Hyper-v failover cluster VM resource in loop /pending/failure/starting

Pero 66 Reputation points
2020-10-30T11:26:26.967+00:00

Hello all,

So we are facing very frustrating issue with Hyper-v Cluster. Issue happens randomly, we cannot get hang of it.

Just...like that, random VM or VMs cluster resources goes in let's say LOOP state. Pictures will say everything my words cannot.

36335-c1.png
36336-c2.png
36338-c3.png
36339-c4.png
36340-c5.png
36381-c6.png

And what you see in first 4 pictures goes in loop like 100 per minute.
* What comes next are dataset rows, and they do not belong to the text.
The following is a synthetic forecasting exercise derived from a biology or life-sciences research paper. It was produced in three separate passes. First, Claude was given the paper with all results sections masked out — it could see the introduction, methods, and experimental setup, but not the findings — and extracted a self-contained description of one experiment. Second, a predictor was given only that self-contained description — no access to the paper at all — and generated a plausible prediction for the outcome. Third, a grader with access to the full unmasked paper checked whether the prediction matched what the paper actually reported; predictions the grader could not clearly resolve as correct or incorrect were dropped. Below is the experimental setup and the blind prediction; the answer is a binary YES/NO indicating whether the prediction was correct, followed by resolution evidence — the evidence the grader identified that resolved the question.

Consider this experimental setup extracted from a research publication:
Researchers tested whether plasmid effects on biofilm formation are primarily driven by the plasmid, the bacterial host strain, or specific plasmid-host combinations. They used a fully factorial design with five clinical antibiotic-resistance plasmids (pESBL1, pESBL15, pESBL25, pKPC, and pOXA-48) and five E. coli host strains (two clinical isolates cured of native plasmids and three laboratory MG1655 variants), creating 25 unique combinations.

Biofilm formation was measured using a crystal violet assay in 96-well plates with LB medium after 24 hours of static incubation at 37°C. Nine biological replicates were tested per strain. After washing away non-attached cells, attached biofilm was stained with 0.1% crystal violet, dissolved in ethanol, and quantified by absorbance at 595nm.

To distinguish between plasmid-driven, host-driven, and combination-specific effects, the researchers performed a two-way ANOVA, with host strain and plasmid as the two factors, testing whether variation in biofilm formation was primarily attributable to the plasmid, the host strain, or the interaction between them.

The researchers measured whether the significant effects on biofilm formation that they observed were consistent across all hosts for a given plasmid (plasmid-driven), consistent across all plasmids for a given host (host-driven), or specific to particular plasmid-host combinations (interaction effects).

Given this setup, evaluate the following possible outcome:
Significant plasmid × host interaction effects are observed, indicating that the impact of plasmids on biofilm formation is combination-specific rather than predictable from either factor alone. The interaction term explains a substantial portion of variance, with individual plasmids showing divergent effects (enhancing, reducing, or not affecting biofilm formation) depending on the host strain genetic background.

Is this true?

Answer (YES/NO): YES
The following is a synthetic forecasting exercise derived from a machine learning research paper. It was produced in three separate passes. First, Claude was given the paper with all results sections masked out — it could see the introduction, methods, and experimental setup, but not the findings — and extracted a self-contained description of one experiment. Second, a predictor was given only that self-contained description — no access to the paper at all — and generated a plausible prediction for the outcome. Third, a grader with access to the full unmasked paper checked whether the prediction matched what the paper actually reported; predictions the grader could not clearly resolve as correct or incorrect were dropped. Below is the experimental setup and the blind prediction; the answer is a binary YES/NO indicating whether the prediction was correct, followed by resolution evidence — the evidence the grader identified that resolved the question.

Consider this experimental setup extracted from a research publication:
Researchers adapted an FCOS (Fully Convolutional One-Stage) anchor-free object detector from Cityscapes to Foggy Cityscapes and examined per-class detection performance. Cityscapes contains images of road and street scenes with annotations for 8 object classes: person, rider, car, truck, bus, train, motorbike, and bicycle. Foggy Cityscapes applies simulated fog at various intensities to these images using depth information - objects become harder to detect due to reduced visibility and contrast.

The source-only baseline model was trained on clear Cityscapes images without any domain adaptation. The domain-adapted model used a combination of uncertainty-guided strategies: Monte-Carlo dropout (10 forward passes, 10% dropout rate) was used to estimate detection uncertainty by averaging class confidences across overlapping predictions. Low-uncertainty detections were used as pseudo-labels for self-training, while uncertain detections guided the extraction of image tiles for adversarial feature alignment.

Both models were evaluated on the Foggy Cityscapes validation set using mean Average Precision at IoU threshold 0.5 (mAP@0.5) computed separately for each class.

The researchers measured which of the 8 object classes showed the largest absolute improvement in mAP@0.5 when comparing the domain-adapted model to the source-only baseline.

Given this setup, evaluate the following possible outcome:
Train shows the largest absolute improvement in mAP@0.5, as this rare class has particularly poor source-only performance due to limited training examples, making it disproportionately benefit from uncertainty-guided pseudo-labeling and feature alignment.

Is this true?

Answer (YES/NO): NO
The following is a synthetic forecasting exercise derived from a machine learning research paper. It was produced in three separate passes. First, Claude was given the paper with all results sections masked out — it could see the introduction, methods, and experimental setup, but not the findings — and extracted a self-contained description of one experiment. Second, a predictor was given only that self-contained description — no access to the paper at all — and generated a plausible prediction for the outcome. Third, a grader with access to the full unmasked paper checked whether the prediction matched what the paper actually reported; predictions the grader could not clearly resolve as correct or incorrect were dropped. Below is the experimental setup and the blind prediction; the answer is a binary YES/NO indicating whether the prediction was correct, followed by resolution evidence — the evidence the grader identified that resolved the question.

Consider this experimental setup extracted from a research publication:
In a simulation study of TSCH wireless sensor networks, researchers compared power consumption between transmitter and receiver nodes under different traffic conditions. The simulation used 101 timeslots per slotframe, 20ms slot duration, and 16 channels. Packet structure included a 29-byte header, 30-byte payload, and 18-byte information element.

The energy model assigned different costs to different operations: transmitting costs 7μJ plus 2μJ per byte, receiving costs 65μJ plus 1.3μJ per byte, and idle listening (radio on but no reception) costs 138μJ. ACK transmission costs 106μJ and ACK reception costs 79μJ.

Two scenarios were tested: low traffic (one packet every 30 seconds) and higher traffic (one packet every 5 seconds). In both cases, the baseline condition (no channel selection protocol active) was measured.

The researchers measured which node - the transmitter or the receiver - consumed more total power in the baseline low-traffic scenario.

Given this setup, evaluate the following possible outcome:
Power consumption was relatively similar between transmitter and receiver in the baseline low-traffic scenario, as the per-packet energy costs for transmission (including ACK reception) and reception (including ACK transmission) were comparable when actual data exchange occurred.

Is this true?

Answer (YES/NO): NO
If you click on it Cluster management console will crash.

On the other side you can manage machine trough hyper-v console, but VM did reset few times during this error.

When I go trough logs I cannot figure out what could cause this, because VM is actually working (until it gets reset)

Log entry from: "Applications and Services Logs\Microsoft\Windows\Hyper-V-StorageVSP" last 9 entrys out of 1800 all made inside one second

1.)Storage device '\?\UNC\NAMEsofs01\Cluster\VMs\XXX-PROD-WEB02\VHDs\XXX-prod-web02_sys.vhdx' received a recovery status notification. Current device state = Recoverable Error Detected, Last status = No Errors, New status = Disconnected.
2.)Storage device '\?\UNC\NAMEsofs01\Cluster\VMs\XXX-PROD-WEB02\VHDs\XXX-prod-web02_sys.vhdx' changed recovery state. Previous state = Recoverable Error Detected, New state = Recoverable Error Detected.
3.)Storage device '\?\UNC\NAMEsofs01\Cluster\VMs\XXX-PROD-WEB02\VHDs\XXX-prod-web02_sys.vhdx' received a recovery status notification. Current device state = Recoverable Error Detected, Last status = Disconnected, New status = No Errors.
4.)Storage device '\?\UNC\NAMEsofs01\Cluster\VMs\XXX-PROD-WEB02\VHDs\XXX-prod-web02_sys.vhdx' changed recovery state. Previous state = Recoverable Error Detected, New state = No Errors.
5.)Storage device '\?\UNC\NAMEsofs01\Cluster\VMs\XXX-PROD-WEB02\VHDs\XXX-prod-web02_sys.vhdx' received an IO failure with error = SRB_STATUS_ERROR_RECOVERY. Current device state = No Errors, New state = Recoverable Error Detected, Current status = No Errors.
6.)Storage device '\?\UNC\NAMEsofs01\Cluster\VMs\XXX-PROD-WEB02\VHDs\XXX-prod-web02_sys.vhdx' received a recovery status notification. Current device state = Recoverable Error Detected, Last status = No Errors, New status = Disconnected.
7.)Storage device '\?\UNC\NAMEsofs01\Cluster\VMs\XXX-PROD-WEB02\VHDs\XXX-prod-web02_sys.vhdx' changed recovery state. Previous state = Recoverable Error Detected, New state = Recoverable Error Detected.

8.)An I/O request for device '\?\UNC\NAMEsofs01\Cluster\VMs\XXX-PROD-WEB02\VHDs\XXX-prod-web02_sys.vhdx' took 1216203 miliseconds to complete. Operation code = READ16, Data transfer length = 512, Status = SRB_STATUS_ABORTED. ###HERE VM has quit unexpectedly

9.)Storage device '\?\UNC\NAMEsofs01\Cluster\VMs\XXX-PROD-WEB02\VHDs\XXX-prod-web02_sys.vhdx' received a recovery status notification. Current device state = Shutting Down, Last status = Disconnected, New status = No Errors.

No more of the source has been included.